# [Task material]
----------

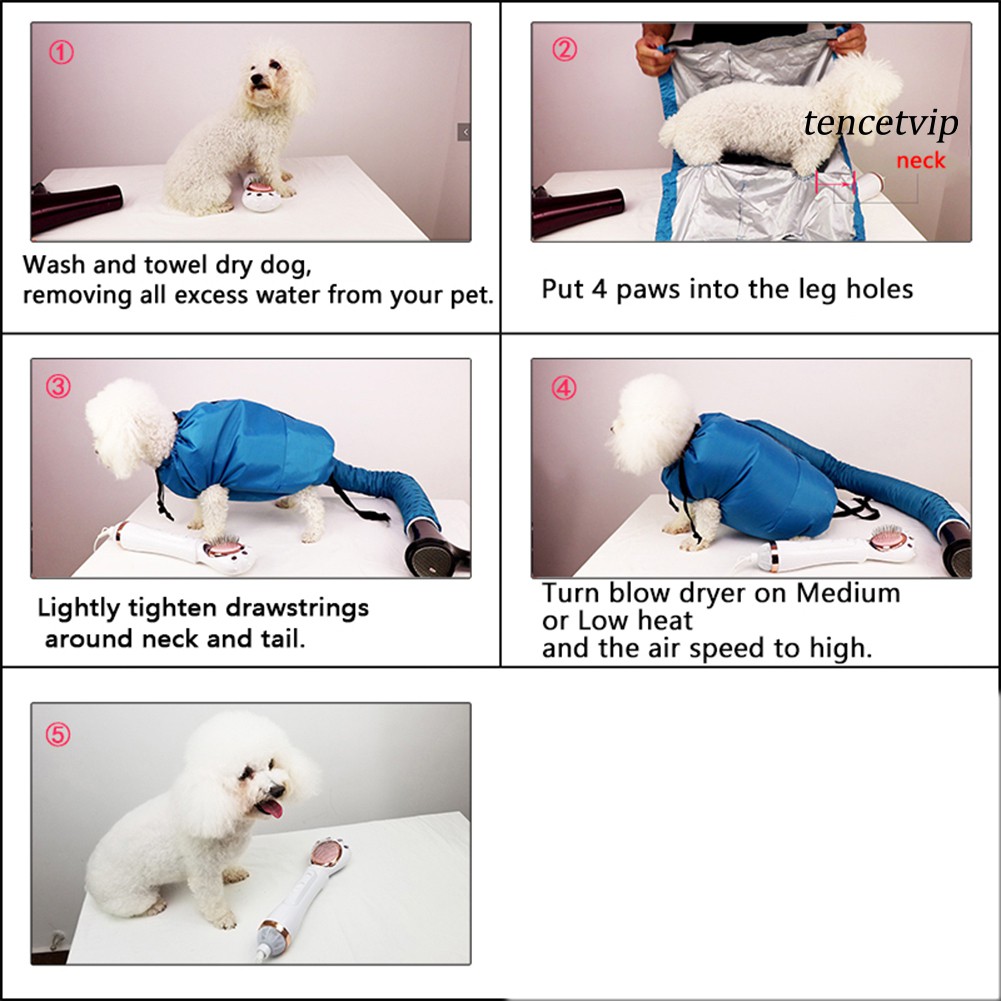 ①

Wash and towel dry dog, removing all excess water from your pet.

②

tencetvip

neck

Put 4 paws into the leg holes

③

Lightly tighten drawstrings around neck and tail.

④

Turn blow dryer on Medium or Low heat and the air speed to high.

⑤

----------

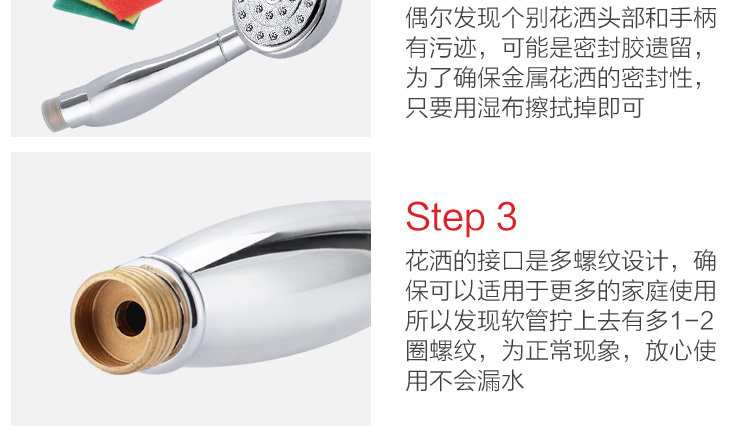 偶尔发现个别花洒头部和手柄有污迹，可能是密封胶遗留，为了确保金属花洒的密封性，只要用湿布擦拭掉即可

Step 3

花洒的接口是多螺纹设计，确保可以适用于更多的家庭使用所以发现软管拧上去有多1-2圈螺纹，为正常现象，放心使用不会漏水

----------

# [What to do]
Copy the lines above that hold the word "neck".

# [Task answer]
neck
Lightly tighten drawstrings around neck and tail.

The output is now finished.